### Text segment
◆ ◆ ◆ ◆ ◆ ◆ ◆
I have 2 problems that derive from a simple problem. I'll explain the simple one with the solution I found and after that the modified problem.
Suppose there is a game with 2 players, A and B and a list of positive integers. Player A starts by taking out a number from the list, player B does the same and so on after the there are no longer numbers in the list. Both players sum up the picked numbers. Each player scores the difference between his sum and the opponent's one. The question is what is the maximum score player A can obtain if both players play in an optimal manner.
Now, for this I figured out that the optimal strategy for each player is to take the biggest number at each step.
The following 2 modification:
At the beginning of the game player A should remove K numbers from the list. If he does this in an optimal manner and after that the games is the initial one, what is the maxim score he can obtain?
At each step the players can pick the left-most or the right-most number from the list. Again they play in an optimal manner. Which is the maximum score player A can obtain?
◆ ◆ ◆ ◆ ◆ ◆ ◆
### Data section
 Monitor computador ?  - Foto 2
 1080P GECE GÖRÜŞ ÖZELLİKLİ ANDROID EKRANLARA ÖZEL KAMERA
◆ ◆ ◆ ◆ ◆ ◆ ◆
### Requirement 1
Reproduce the passage from the game problem post starting with "Suppose there is" and going on through "he can obtain?".
### Requirement 2
In the game problem post, what strategy does the poster say is optimal for each player in the simple version of the game?

### Result 1
Suppose there is a game with 2 players, A and B and a list of positive integers. Player A starts by taking out a number from the list, player B does the same and so on after the there are no longer numbers in the list. Both players sum up the picked numbers. Each player scores the difference between his sum and the opponent's one. The question is what is the maximum score player A can obtain if both players play in an optimal manner.
Now, for this I figured out that the optimal strategy for each player is to take the biggest number at each step.
The following 2 modification:
At the beginning of the game player A should remove K numbers from the list. If he does this in an optimal manner and after that the games is the initial one, what is the maxim score he can obtain?

### Result 2
Taking the biggest number at each step.